Ocular Therapeutix, Inc. (NASDAQ: OCUL) has announced significant clinical progress in its registrational program for AXPAXLI™ (axitinib intravitreal injection) in wet age-related macular degeneration (wet AMD) and plans to advance AXPAXLI in non-proliferative diabetic retinopathy (NPDR). The company shared these updates during its presentation at the 43rd Annual J.P. Morgan Healthcare Conference (JPM 2025). The progress underscores Ocular's commitment to addressing major causes of blindness with innovative retinal therapies.
Pravin U. Dugel, MD, Executive Chairman, President, and CEO of Ocular Therapeutix, emphasized the critical need for sustainable treatments in retinal diseases, stating, "Wet AMD is the leading cause of blindness in the U.S., but it does not need to be... Our mission at Ocular is to correct this." He highlighted the enthusiasm within the retina community for AXPAXLI, evidenced by the rapid enrollment in both SOL-1 and SOL-R studies.
SOL-1 and SOL-R Trials for Wet AMD
The AXPAXLI wet AMD registrational program includes two complementary studies: SOL-1 and SOL-R. These trials are strategically designed to de-risk patient populations, align with regulatory standards, enhance enrollment, and provide a broad evaluation of AXPAXLI’s durability, repeatability, and flexibility. The FDA has agreed that, together, these studies could support a potential New Drug Application (NDA) and label for AXPAXLI in wet AMD.
SOL-1, a Phase 3 superiority trial, completed randomization in December 2024, with over 300 subjects across more than 100 clinical trial sites in the U.S. and Argentina. This trial compares a single AXPAXLI injection to a single aflibercept (2 mg) injection in treatment-naïve wet AMD subjects, with a nine-month primary endpoint and up to two-year follow-up. Topline results are expected in Q4 2025.
SOL-R, another Phase 3 trial, has enrolled 311 subjects as of January 10, 2024. This non-inferiority trial compares repeat AXPAXLI injections every six months to repeat aflibercept (2 mg) injections every eight weeks, with a 56-week primary endpoint. SOL-R is designed to inform real-world treatment decisions and establish AXPAXLI’s safety and efficacy with repeat dosing.
Expansion into Non-Proliferative Diabetic Retinopathy (NPDR)
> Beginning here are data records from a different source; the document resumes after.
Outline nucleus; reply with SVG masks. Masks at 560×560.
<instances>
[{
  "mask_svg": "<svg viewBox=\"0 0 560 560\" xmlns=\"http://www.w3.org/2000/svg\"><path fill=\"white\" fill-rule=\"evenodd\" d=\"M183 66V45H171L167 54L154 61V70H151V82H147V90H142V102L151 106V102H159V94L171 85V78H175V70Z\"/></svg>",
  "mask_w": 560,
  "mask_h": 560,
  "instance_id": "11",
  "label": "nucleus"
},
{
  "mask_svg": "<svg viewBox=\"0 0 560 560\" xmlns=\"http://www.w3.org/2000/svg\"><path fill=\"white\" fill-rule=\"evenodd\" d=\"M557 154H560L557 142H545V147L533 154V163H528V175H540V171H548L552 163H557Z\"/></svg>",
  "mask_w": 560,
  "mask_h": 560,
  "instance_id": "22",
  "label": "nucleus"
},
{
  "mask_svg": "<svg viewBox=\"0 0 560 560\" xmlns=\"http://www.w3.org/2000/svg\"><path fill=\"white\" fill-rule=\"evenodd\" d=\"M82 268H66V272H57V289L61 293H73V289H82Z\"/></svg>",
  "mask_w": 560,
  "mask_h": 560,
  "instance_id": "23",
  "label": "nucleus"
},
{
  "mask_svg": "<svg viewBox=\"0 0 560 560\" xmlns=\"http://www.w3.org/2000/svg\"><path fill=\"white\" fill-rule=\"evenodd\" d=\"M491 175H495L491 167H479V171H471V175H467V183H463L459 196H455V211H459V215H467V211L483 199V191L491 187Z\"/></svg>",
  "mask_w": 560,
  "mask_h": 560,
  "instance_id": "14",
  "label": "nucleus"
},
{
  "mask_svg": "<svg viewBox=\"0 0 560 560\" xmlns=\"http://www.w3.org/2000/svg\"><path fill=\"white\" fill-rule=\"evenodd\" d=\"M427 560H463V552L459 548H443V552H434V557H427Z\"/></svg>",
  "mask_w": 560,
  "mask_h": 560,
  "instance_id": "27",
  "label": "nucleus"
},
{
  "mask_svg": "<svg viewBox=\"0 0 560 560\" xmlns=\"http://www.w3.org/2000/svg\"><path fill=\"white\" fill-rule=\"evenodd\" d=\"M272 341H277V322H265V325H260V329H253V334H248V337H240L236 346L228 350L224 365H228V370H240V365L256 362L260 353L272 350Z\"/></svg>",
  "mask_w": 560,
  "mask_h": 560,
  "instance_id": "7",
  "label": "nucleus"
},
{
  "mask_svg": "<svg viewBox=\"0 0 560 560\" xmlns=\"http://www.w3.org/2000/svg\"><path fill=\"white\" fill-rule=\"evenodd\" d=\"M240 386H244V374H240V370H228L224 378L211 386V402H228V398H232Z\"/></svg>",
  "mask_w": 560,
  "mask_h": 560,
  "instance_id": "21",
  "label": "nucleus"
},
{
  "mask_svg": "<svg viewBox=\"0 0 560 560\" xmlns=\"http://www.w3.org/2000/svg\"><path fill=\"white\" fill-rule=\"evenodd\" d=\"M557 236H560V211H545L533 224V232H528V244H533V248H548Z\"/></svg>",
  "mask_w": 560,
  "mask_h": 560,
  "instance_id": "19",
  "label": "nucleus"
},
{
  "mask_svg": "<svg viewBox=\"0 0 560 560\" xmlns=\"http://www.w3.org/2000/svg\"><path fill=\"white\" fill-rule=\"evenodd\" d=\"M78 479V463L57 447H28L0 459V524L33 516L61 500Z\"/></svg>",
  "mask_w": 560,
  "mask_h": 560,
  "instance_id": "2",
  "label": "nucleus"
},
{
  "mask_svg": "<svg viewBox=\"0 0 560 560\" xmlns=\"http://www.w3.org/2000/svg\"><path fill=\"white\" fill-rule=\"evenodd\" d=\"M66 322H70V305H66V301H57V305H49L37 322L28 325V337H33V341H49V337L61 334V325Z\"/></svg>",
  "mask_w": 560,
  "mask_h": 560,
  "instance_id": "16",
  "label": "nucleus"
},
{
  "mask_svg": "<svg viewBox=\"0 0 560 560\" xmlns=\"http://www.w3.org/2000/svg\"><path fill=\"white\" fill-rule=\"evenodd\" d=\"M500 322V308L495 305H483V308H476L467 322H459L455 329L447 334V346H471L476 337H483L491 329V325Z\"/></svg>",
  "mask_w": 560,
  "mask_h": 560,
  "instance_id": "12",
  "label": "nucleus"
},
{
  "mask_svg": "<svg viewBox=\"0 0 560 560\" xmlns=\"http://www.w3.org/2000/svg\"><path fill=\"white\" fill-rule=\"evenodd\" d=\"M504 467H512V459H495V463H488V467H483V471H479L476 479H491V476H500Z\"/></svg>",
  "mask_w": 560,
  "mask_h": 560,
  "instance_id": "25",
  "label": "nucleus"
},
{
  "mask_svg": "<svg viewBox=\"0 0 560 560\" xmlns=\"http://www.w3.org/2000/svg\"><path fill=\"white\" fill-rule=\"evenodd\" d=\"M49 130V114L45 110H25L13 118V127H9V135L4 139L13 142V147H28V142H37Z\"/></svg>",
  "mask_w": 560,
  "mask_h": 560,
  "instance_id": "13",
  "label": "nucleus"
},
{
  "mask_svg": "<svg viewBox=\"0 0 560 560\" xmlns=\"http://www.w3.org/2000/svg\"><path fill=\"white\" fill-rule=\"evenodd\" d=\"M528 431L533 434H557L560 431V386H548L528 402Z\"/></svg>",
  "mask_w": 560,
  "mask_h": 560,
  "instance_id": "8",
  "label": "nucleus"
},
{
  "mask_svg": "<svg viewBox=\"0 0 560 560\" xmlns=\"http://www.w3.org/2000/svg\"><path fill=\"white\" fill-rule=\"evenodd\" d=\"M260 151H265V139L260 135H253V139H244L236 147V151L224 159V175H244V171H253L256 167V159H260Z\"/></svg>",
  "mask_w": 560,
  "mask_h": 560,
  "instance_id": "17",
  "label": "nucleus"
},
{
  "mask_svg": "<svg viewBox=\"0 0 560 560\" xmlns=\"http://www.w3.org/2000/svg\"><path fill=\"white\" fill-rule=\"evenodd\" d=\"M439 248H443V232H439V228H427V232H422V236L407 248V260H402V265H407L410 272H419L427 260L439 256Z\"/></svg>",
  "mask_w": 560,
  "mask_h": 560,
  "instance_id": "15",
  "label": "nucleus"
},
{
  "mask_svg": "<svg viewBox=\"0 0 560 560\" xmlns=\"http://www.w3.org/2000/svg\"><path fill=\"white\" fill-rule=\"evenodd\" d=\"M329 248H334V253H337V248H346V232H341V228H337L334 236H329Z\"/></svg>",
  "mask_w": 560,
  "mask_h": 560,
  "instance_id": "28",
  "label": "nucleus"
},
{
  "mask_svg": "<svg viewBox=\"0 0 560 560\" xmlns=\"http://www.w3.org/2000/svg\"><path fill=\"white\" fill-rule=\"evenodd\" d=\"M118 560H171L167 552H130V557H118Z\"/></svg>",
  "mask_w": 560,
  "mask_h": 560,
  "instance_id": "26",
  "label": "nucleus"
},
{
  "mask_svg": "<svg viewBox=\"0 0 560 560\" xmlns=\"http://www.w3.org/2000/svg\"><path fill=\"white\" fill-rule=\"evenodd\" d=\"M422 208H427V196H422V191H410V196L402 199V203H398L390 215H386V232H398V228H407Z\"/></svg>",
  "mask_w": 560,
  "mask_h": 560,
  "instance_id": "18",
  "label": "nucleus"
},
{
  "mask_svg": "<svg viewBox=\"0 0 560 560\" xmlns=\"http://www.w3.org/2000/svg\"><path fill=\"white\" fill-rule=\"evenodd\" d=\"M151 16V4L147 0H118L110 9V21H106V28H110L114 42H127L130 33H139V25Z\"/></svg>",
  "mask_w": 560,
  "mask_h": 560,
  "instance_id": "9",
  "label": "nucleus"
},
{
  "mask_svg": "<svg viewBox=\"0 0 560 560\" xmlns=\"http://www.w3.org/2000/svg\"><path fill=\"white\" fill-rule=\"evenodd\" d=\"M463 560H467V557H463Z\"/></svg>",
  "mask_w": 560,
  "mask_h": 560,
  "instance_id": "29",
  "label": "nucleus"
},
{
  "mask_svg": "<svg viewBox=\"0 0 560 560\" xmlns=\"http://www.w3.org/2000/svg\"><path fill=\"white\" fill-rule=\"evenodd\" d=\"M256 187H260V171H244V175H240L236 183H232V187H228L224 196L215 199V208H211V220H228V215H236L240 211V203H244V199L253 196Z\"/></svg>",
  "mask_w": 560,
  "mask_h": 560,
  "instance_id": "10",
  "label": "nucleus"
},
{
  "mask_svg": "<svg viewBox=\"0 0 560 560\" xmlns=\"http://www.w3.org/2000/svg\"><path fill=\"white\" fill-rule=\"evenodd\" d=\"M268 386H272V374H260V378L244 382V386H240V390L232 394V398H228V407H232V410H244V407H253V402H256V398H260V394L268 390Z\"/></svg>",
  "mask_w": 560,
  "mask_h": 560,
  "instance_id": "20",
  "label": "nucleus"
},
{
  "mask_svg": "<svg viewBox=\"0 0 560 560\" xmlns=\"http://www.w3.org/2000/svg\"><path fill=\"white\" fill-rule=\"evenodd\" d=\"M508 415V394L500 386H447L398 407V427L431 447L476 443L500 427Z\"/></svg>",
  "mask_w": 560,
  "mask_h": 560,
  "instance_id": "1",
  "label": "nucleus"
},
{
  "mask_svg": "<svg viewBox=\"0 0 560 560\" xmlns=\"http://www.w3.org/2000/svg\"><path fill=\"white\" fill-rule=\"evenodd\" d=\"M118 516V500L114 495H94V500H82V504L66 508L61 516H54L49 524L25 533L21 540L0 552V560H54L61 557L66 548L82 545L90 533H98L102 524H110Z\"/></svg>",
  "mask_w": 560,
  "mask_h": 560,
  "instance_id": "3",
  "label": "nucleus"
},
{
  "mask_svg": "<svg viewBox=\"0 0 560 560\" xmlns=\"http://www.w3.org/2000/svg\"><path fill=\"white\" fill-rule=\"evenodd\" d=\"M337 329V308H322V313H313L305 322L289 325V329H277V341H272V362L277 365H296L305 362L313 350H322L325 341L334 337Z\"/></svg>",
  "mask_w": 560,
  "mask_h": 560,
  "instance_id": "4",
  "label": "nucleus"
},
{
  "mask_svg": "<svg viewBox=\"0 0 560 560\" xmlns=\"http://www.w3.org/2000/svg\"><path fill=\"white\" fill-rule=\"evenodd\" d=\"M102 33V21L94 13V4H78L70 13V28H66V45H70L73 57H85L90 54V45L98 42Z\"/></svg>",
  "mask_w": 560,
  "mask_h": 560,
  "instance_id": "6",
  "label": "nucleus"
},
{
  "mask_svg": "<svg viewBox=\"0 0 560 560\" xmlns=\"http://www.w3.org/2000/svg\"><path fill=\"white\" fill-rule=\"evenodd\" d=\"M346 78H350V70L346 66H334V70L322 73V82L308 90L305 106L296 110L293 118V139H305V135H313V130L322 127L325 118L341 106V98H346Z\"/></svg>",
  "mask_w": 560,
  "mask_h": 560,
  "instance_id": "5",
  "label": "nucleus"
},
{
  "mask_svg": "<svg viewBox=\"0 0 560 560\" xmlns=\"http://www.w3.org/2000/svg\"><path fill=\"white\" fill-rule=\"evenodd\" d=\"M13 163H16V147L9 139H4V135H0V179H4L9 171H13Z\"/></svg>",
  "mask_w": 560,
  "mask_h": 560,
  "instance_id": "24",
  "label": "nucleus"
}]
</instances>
Building on positive Phase 1 HELIOS trial results, Ocular Therapeutix plans to seek FDA feedback in H1 2025 on the clinical trial design for AXPAXLI in NPDR. The HELIOS trial demonstrated that a single AXPAXLI injection resulted in no patients (N=13) developing a vision-threatening complication (VTC) at 48 weeks, compared to nearly 40% in the sham-treated group (N=8). Additionally, all patients in the AXPAXLI arm with non-center-involved diabetic macular edema (non-CI-DME) at baseline (N=8) showed improvement in their DME based on OCT image analysis at week 48, while none of the sham-treated subjects (N=3) experienced similar improvement.
Expert Commentary
Arshad M. Khanani, MD, MA, FASRS, Director of Clinic Research at Sierra Eye Associates, noted the high treatment burden associated with current wet AMD therapies, leading to discontinuation rates of 40-50%. He expressed enthusiasm for AXPAXLI's potential to reduce this burden with a durability of 6-12 months, stating, "If approved, I believe AXPAXLI will be rapidly adopted."
Patricio G. Schlottmann, MD, Director of the Research Department at the Charles Ophthalmic Center, echoed this sentiment, emphasizing the global impact of wet AMD and diabetic retinopathy and the need for more sustainable treatment regimens. He believes AXPAXLI has the potential to positively impact millions of patients worldwide.
About AXPAXLI
AXPAXLI™ (axitinib intravitreal injection), also known as OTX-TKI, is an investigational, bioresorbable, hydrogel incorporating axitinib, a small molecule, multi-target, tyrosine kinase inhibitor with anti-angiogenic properties. It is being evaluated for the treatment of wet AMD, diabetic retinopathy, and other retinal diseases.